[Task statement]:
Repeat the part of the piece on Warren Buffett's recent investing moves from "- His portfolio" to "fear creates bargains.", word for word.

BEGIN Excerpt

Key Takeaways
- Warren Buffett‘s recent moves show that he sees stocks as overvalued and is waiting for better prices.
- Buffett has been quietly rotating sectors, cutting back on technology and buying or adding to businesses facing short-term challenges but that look to have long-term value.
- His portfolio moves are a reminder to focus on real, cash-generating businesses—not hype or speculation.
Buffett has been mostly quiet in 2025—but the few moves he has made have been telling. Berkshire Hathaway Inc. (BRK.A, BRK.B) has continued to add to its massive cash and T-bill hoard, chipped away at its Apple Inc. (AAPL) position, and quietly bought up stocks in segments with pockets of value, including health insurers, homebuilders, and steel.
Read together, it’s classic Buffett: sit tight when the market looks frothy, but buy aggressively when short-term fear creates bargains.

END Excerpt
BEGIN Material provided

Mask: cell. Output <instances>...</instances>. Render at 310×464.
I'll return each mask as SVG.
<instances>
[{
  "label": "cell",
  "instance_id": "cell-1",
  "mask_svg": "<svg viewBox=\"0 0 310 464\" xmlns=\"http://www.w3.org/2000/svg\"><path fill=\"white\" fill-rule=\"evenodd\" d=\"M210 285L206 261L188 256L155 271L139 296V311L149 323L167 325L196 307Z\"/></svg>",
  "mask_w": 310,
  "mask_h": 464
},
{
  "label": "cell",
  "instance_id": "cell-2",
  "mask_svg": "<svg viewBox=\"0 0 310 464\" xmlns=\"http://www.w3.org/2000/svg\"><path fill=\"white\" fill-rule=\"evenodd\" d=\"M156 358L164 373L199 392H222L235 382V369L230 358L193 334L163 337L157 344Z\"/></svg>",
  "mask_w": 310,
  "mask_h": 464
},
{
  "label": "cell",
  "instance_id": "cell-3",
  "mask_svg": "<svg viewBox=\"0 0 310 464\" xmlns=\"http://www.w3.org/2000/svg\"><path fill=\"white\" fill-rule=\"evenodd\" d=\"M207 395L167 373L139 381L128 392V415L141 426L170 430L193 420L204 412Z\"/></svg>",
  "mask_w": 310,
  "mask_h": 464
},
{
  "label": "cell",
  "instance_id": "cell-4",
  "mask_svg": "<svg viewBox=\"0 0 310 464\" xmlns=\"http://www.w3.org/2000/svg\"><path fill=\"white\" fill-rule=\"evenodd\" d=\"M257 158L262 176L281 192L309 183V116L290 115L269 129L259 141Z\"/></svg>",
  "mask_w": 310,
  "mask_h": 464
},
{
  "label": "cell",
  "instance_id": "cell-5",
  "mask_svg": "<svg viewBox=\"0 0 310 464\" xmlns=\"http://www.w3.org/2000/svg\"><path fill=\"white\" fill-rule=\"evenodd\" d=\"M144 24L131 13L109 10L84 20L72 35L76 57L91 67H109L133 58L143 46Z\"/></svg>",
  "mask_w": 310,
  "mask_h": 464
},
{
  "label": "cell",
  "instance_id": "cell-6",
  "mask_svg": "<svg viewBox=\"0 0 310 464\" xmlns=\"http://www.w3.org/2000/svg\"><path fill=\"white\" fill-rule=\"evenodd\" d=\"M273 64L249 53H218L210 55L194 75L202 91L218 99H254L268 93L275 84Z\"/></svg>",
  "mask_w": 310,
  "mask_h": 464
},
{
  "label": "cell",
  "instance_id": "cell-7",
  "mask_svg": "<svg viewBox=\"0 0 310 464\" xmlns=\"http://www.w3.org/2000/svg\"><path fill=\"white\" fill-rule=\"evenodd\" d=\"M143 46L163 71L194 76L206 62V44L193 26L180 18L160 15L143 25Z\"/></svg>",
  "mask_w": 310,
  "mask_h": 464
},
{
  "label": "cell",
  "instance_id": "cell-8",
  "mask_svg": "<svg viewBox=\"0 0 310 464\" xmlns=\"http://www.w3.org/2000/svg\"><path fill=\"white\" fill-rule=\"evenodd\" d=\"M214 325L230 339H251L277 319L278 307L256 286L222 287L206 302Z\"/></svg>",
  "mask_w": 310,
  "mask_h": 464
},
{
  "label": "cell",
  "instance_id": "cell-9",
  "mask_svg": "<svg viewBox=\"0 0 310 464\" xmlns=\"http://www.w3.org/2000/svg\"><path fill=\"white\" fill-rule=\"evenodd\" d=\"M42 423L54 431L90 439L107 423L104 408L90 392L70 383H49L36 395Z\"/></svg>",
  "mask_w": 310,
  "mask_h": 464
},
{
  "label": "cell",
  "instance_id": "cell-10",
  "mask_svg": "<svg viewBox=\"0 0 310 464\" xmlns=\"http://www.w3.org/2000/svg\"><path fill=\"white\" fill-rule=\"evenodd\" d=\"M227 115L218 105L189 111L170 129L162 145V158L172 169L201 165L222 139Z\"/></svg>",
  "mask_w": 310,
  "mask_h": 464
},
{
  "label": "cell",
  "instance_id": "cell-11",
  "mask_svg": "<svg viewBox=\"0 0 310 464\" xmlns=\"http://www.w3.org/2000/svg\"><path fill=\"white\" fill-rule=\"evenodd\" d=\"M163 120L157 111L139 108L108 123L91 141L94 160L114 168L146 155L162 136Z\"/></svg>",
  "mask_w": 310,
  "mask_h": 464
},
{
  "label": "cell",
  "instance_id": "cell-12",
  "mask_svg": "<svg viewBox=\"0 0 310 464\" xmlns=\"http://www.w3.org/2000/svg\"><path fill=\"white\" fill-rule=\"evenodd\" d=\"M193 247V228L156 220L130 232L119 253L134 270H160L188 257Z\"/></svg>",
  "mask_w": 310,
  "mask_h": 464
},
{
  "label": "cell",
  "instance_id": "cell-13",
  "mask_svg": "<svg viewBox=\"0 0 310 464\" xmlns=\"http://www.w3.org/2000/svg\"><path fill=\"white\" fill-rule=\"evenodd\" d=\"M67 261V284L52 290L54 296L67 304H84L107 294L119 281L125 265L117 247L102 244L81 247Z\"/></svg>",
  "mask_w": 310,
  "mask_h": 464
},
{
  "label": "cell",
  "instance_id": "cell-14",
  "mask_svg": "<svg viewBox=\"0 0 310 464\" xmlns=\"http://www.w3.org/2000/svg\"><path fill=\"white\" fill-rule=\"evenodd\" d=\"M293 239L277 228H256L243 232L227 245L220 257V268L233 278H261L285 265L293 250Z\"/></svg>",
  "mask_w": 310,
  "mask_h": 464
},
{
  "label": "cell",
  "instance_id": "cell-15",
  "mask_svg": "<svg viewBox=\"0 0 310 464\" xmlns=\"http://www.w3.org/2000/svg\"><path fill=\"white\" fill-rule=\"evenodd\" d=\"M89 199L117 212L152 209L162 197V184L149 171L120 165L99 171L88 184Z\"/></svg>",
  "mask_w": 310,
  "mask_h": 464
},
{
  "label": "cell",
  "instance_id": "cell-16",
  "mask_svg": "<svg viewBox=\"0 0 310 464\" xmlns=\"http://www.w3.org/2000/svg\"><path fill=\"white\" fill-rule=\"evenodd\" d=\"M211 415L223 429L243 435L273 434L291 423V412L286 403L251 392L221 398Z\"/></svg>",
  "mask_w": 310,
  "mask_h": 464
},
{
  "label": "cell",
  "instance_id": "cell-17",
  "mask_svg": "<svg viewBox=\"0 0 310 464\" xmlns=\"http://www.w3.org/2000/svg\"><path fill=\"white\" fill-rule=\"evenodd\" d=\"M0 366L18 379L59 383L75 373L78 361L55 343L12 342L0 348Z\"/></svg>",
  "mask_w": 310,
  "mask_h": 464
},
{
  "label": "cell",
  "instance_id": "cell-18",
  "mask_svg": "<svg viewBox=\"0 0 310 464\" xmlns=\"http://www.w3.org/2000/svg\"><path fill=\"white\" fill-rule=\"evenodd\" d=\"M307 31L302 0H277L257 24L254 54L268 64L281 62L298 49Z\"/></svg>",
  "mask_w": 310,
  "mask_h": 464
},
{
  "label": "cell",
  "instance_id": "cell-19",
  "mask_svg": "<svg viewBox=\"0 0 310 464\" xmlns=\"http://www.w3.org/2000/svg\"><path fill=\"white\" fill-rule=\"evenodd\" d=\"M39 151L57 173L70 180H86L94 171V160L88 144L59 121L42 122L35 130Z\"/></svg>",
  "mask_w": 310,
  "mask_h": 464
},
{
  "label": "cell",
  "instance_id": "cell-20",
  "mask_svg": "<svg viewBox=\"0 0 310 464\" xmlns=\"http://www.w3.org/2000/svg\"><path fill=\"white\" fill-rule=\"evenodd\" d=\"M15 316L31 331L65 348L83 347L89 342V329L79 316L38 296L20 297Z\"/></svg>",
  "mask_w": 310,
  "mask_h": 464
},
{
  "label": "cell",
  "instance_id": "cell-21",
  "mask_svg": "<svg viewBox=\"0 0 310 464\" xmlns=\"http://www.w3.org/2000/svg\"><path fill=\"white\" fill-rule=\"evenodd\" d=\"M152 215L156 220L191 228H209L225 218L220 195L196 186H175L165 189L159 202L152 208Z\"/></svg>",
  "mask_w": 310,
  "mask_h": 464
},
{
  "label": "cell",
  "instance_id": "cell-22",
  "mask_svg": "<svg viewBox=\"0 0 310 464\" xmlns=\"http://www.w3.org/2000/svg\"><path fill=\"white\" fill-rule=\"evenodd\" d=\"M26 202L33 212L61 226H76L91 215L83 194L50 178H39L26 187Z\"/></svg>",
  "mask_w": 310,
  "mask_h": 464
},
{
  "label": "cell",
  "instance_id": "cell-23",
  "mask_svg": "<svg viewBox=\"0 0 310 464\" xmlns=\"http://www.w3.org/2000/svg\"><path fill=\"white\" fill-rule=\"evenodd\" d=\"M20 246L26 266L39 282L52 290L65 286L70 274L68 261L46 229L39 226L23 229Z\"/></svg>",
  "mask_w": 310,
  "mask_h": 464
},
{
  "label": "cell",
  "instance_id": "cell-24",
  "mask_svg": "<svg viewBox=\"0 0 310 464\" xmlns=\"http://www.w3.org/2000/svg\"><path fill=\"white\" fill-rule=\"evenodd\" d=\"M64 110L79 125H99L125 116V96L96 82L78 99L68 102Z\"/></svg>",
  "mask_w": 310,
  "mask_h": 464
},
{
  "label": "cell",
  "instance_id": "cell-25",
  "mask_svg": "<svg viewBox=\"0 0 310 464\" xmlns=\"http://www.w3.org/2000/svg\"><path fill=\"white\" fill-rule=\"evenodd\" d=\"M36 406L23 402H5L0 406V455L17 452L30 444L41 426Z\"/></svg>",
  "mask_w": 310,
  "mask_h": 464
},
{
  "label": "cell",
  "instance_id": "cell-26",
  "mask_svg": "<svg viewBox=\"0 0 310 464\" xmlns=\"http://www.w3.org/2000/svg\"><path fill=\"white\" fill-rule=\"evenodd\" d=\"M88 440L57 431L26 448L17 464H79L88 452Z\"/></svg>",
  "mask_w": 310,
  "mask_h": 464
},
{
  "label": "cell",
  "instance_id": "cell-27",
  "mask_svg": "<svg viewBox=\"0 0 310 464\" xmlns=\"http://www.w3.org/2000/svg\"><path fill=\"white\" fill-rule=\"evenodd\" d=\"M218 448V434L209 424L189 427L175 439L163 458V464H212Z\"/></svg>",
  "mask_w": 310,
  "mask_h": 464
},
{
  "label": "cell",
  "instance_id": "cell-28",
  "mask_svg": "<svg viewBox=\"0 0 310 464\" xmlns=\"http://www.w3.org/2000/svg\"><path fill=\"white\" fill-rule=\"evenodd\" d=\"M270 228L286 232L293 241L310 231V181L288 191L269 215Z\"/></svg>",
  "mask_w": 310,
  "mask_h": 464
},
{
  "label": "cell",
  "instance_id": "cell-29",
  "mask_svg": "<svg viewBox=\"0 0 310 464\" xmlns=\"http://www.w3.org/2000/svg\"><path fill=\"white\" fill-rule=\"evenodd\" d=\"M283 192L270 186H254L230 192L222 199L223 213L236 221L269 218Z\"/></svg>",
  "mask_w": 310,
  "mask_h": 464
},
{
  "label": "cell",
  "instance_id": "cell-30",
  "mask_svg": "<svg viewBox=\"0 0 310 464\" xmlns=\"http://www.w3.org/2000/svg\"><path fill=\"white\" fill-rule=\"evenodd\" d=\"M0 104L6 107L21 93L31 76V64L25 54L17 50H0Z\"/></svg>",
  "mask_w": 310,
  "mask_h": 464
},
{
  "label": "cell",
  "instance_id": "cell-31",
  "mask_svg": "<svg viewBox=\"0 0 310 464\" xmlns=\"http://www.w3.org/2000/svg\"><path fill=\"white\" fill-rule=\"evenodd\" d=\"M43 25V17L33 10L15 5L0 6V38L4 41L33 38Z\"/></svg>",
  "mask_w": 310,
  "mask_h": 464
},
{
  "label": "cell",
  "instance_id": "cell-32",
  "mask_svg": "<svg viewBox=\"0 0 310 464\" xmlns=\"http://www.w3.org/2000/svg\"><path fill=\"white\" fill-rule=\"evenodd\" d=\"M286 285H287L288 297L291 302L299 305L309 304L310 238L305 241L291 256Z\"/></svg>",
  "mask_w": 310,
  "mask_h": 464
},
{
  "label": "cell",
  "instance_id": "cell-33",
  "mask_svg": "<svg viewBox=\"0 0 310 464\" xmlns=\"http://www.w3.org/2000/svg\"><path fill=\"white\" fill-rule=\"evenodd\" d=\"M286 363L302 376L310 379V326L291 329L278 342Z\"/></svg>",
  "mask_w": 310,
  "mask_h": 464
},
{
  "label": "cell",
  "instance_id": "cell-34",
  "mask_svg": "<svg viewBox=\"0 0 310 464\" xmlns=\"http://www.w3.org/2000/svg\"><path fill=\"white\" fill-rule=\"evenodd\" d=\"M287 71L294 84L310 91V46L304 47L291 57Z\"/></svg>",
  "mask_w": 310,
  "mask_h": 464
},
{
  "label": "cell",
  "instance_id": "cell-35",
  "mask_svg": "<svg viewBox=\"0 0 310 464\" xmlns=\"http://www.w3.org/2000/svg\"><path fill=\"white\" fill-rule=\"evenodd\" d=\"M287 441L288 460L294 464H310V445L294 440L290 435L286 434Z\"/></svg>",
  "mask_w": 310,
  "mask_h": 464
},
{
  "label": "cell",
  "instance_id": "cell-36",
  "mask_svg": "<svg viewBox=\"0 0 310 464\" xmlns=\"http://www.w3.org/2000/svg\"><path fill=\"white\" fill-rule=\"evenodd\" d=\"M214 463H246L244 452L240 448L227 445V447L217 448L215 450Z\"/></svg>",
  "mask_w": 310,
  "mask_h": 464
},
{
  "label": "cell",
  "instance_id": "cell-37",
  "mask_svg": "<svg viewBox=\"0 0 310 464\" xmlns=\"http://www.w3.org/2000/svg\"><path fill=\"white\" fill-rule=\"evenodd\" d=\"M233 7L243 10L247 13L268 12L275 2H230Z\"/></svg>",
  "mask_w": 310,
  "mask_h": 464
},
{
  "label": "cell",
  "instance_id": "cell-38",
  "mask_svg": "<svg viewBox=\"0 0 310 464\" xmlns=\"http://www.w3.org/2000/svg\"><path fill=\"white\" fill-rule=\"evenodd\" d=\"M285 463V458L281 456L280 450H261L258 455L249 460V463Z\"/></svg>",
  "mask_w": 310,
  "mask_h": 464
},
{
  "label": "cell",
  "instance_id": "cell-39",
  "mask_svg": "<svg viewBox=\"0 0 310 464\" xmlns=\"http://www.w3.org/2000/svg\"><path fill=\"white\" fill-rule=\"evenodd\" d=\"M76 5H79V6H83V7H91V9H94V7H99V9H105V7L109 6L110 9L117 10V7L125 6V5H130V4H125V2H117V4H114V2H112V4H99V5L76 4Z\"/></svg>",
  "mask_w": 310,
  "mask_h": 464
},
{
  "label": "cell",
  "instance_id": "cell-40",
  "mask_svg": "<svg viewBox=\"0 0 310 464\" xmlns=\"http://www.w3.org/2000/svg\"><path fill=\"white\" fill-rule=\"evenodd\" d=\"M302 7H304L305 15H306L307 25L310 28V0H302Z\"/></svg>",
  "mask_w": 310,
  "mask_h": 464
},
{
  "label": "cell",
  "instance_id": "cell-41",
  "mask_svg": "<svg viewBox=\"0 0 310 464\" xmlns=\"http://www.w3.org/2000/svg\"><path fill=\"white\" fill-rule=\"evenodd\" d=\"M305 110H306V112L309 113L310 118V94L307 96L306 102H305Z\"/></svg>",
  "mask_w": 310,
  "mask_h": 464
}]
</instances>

END Material provided

[Answer to this task]:
- His portfolio moves are a reminder to focus on real, cash-generating businesses—not hype or speculation.
Buffett has been mostly quiet in 2025—but the few moves he has made have been telling. Berkshire Hathaway Inc. (BRK.A, BRK.B) has continued to add to its massive cash and T-bill hoard, chipped away at its Apple Inc. (AAPL) position, and quietly bought up stocks in segments with pockets of value, including health insurers, homebuilders, and steel.
Read together, it’s classic Buffett: sit tight when the market looks frothy, but buy aggressively when short-term fear creates bargains.